__THINGS TO DO__:
- A) Using the text on barrier synchronization, answer each question briefly, one answer per line and marked the same way.
(i) Which model checker does the text say uses barrier synchronization?
(ii) In the test program, what values are given to NTHREADS and NROUNDS?
(iii) How many bits does the text say suffice for the cycle counter?
- B) Carry on the text on barrier synchronization, picking up right after its final sentence.

__GIVEN TEXT__:
· · · · · · ·

Barrier Synchronization
Barrier synchronization is a problem that comes up in high-performance parallel computing. The Harmony model checker uses it. A barrier is almost the opposite of a critical section: the intention is to get a group of threads to run some code at the same time, instead of having them execute it one at a time. More precisely, with barrier synchronization, the threads execute in rounds. Between each round, there is a so-called barrier where threads wait until all threads have completed the previous round and reached the barrier---before they start the next round. For example, in an iterative matrix algorithm, the matrix may be cut up into fragments. During a round, the threads run concurrently, one for each fragment. The next round is not allowed to start until all threads have completed processing their fragment.
A barrier is used as follows:
-
b =
Barrier
(n): initialize a barrier b for a collection of n threads; -
bwait
(?b): wait until all threads have reached the barrier
import barrier
const NTHREADS = 3
const NROUNDS = 4
round = [0,] * NTHREADS
invariant (max(round) - min(round)) <= 1
barr = barrier.Barrier(NTHREADS)
def thread(self):
for r in {0..NROUNDS-1}:
barrier.bwait(?barr)
round[self] += 1
for i in {0..NTHREADS-1}:
spawn thread(i)
Figure 21.1 is a test program for barriers. It uses an integer array round with one entry per thread. Each thread, in a loop, waits for all threads to get to the barrier before incrementing its round number. If the barrier works as advertised, two threads should never be more than one round apart.
When implementing a barrier, a complication to worry about is that a barrier can be used over and over again. If this were not the case, then a solution based on a lock, a condition variable, and a counter initialized to the number of threads could be used. The threads would decrement the counter and wait on the condition variable until the counter reaches 0.
from synch import *
def Barrier(required) returns barrier:
barrier = {
.mutex: Lock(), .cond: Condition(),
.required: required, .left: required, .cycle: 0
}
def bwait(b):
acquire(?b->mutex)
b->left -= 1
if b->left == 0:
b->cycle = (b->cycle + 1) % 2
b->left = b->required
notifyAll(?b->cond)
else:
let cycle = b->cycle:
while b->cycle == cycle:
wait(?b->cond, ?b->mutex)
release(?b->mutex)
Figure 21.2 shows how one might implement a reusable barrier. Besides a counter .left that counts how many threads still have to reach the barrier, it uses a counter .cycle that is incremented after each use of the barrier---to deal with the complication above. The last thread that reaches the barrier restores .left to the number of threads (.required) and increments the cycle counter. The other threads are waiting for the cycle counter to be incremented. The cycle counter is allowed to wrap around---in fact, a single bit suffices for the counter.

· · · · · · ·

__SUPPLIED INFORMATION__:
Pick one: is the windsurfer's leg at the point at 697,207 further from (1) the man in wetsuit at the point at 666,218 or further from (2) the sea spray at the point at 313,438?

· · · · · · ·

__ANSWERS IN ORDER__:
- A)
(i) The Harmony model checker.
(ii) NTHREADS is 3 and NROUNDS is 4.
(iii) A single bit.

- B)
import barrier
const NTHREADS = 3
const NROUNDS = 4
round = [0,] * NTHREADS
invariant (max(round) - min(round)) <= 1
phase = 0
barr = barrier.Barrier(NTHREADS)
def thread(self):
for r in {0..NROUNDS-1}:
if self == 0: # coordinator prepares
phase += 1
barrier.bwait(?barr) # enter parallel work
round[self] += 1
assert round[self] == phase
barrier.bwait(?barr) # exit parallel work
for i in {0..NTHREADS-1}:
spawn thread(i)
A common design pattern with barriers in parallel programs, demonstrated in Figure 21.3, is to use the barrier twice in each round. Before a round starts, one of the threads---let's call it the coordinator---sets up the work that needs to be done while the other threads wait. Then all threads do the work and go on until they reach a second barrier. The second barrier is used so the coordinator can wait for all threads to be done before setting up the work for the next round.
Exercises
21.1 Implement barrier synchronization for N
threads with just three binary
semaphores. Busy waiting is not allowed. Can you implement barrier
synchronization with two binary semaphores? (As always, the Little Book
of Semaphores is a good resource for solving synchronization
problems with semaphores. Look for the double turnstile solution.)
21.2 Imagine a pool hall with N
tables. A table is full from the time
there are two players until both players have left. When someone
arrives, they can join a table that is not full, preferably one that has
a player ready to start playing. Implement a simulation of such a pool
hall.